2 unstable releases

0.2.0	Mar 12, 2025
0.1.0	Oct 22, 2024

#48 in Database implementations

265 downloads per month
Used in swh-provenance

GPL-3.0-or-later

79KB
1.5K SLoC

parquet_aramid

Query engine using Parquet tables as a Key-Value store, for Rust applications.

Motivation and use-cases

Parquet is column-oriented file format, meaning that it is designed to efficiently read of large chunks of a column at once (aka. OLAP workflows).

This also means that it is generally badly suited to queries that expect a few rows at once (aka. OLTP workflows), or relational joins.
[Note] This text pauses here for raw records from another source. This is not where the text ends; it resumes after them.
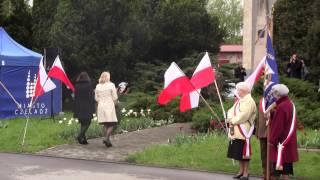 preview picture of video '3 MAJA 2014 w Czeladzi'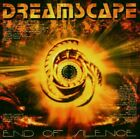 DREAMSCAPE - End Of Silence - CD - Import - **Excellent Condition**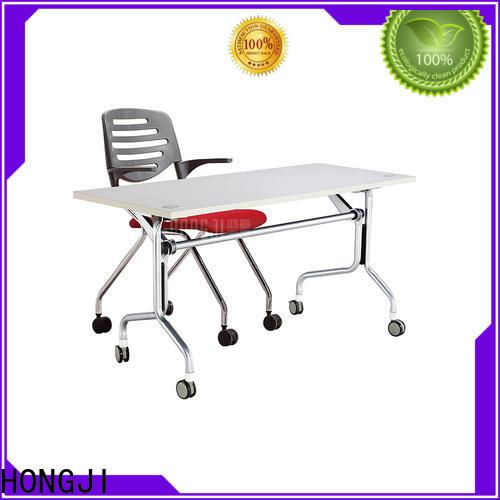 HONGJI hd10b school desk suppliers factory for classroom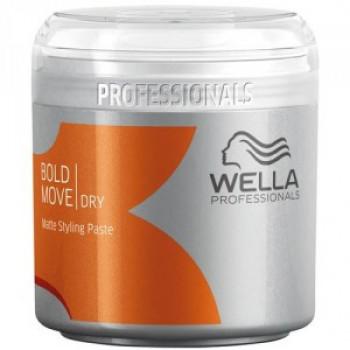 Wella Styling DRY Паста для стайлинга с матовым эффектом Bold Move(150мл.)
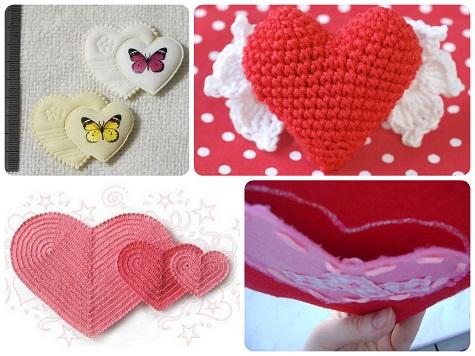Сердечки на День Святого Валентина (вязаные и из ткани)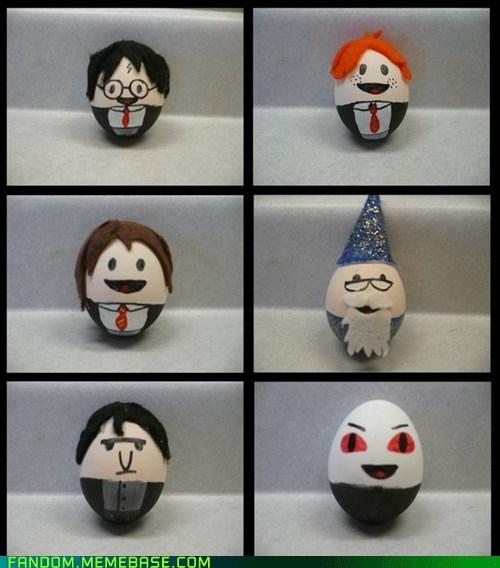 books eggs Fan Art fandom fantasy Harry Potter movies - 6032551168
This crate is for the few queries of this kind where Parquet can shine. This means:

selection based on a column where values are either low-cardinality or somewhat sorted,
non-selection columns can be large, and benefit from data locality and good compression across close rows,
datasets do not change after they were generated

If your queries do not match point 1, you need a more traditional Parquet query engine, like Datafusion. If your queries do not match points 2 or 3, you should probably use a SQL database (like sqlite), or RocksDB.

Example usage

# tokio_test::block_on(async {
use std::path::PathBuf;
use std::sync::Arc;

use futures::stream::StreamExt;
use parquet_aramid::Table;
use parquet_aramid::config::FilterFixedSizeBinaryConfigurator;
use parquet_aramid::types::FixedSizeBinary;

// Location of the Parquet table
let url = url::Url::parse("file:///srv/data/my_table/").unwrap();
let (store, path) = object_store::parse_url(&url).unwrap();
let store = store.into();

// Location of external indexes to speed-up lookup
let ef_indexes_path = PathBuf::from("/tmp/my_table_catalog/");

// Initialize table, read metadata to RAM
let table = Table::new(store, path, ef_indexes_path).await.unwrap();

// Load external indexes from disk (see below for how to generate them)
table.mmap_ef_index("key_column").unwrap();

// Filter out rows whose key is not b"abcd"
let keys = Arc::from(vec![FixedSizeBinary(*b"abcd")]);
let configurator = Arc::new(
    FilterFixedSizeBinaryConfigurator::with_sorted_keys("key_column", Arc::clone(&keys))
);

// Select which files/row groups/pages to read
let (_metrics, stream) = table
    .stream_for_keys("key_column", &keys, configurator)
    .await
    .unwrap();

// Read the table
stream.for_each(|batch| async move {
    // Iterates on every row with b"abcd" as its value in "key_column"
    println!("{:?}", batch);
});

# })

Generating external indexes

# tokio_test::block_on(async {
use std::path::PathBuf;
use std::sync::Arc;

use epserde::ser::Serialize;
use futures::stream::StreamExt;
use parquet_aramid::Table;
use parquet_aramid::config::FilterFixedSizeBinaryConfigurator;
use parquet_aramid::types::FixedSizeBinary;
use tokio::task::JoinSet;

// Location of the Parquet table
let url = url::Url::parse("file:///srv/data/my_table/").unwrap();
let (store, path) = object_store::parse_url(&url).unwrap();
let store = store.into();

// Location where to write external indexes
let ef_indexes_path = PathBuf::from("/tmp/my_table_catalog/");

// Initialize table
let table = Table::new(store, path, ef_indexes_path.clone()).await.unwrap();

// Create directory to store indexes
std::fs::create_dir_all(&ef_indexes_path).unwrap();

let mut tasks = Vec::new();
for file in table.files {
    tasks.push(tokio::task::spawn(async move {
        // Build index
        let ef_values = file
            .build_ef_index("key_column")
            .await
            .expect("Could not build Elias-Fano index");

        // Write index to disk
        let index_path = file.ef_index_path("key_column");
        let mut ef_file =std::fs::File::create_new(&index_path).unwrap();
        ef_values
            .serialize(&mut ef_file)
            .expect("Could not serialize Elias-Fano index");
    }));
}

tasks
    .into_iter()
    .collect::<JoinSet<_>>()
    .join_all()
    .await
    .into_iter()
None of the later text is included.